Print the line that contains "kingdom: Animalia" and every line that follows it in the data below, ending with the final line; include nothing else.

Data for the task section start

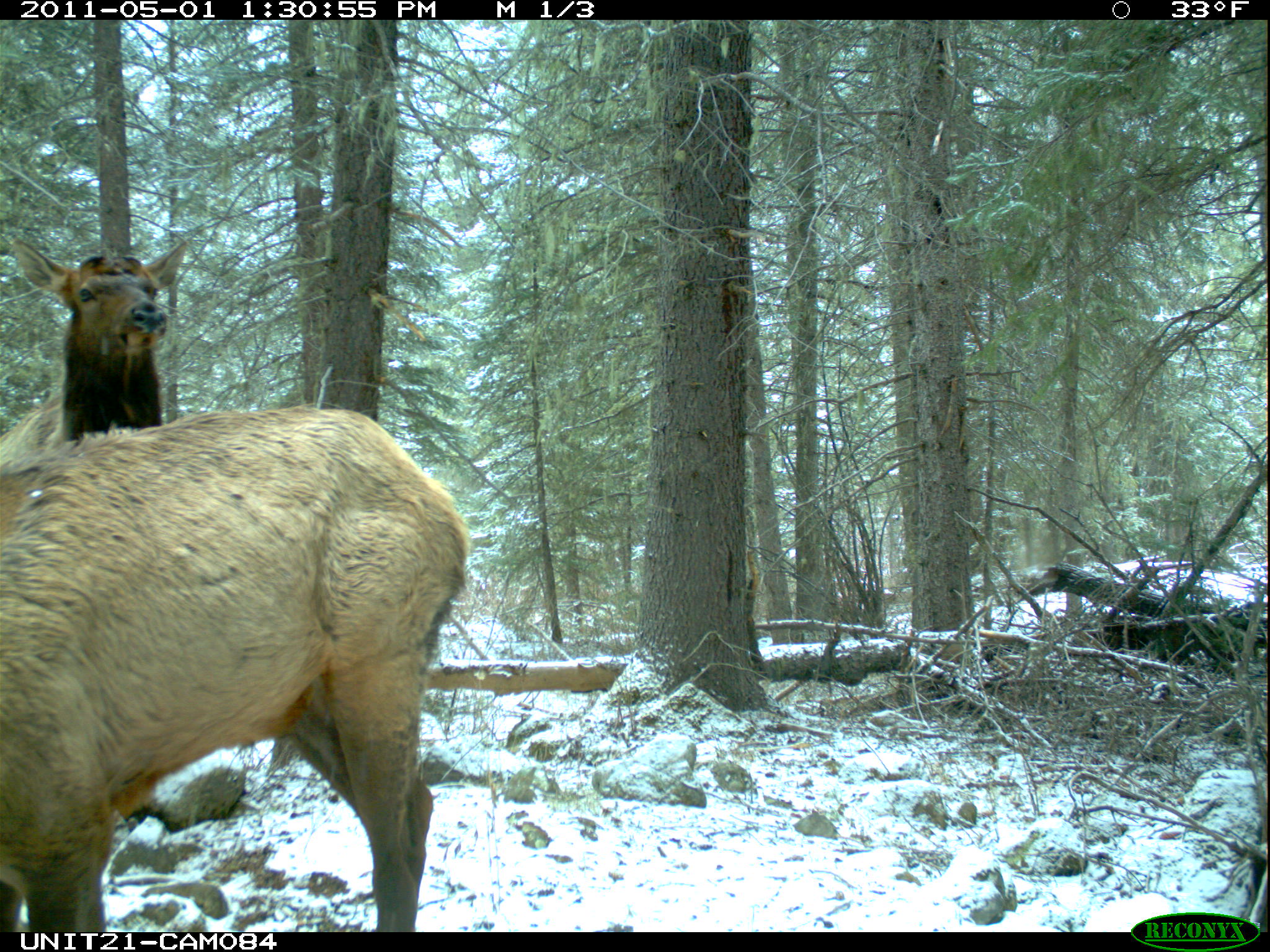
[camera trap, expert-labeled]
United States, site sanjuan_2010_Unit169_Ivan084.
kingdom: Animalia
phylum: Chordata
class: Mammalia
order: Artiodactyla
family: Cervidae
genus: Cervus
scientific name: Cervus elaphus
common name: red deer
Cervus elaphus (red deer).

Data for the task section end

» Your response:
kingdom: Animalia
phylum: Chordata
class: Mammalia
order: Artiodactyla
family: Cervidae
genus: Cervus
scientific name: Cervus elaphus
common name: red deer
Cervus elaphus (red deer).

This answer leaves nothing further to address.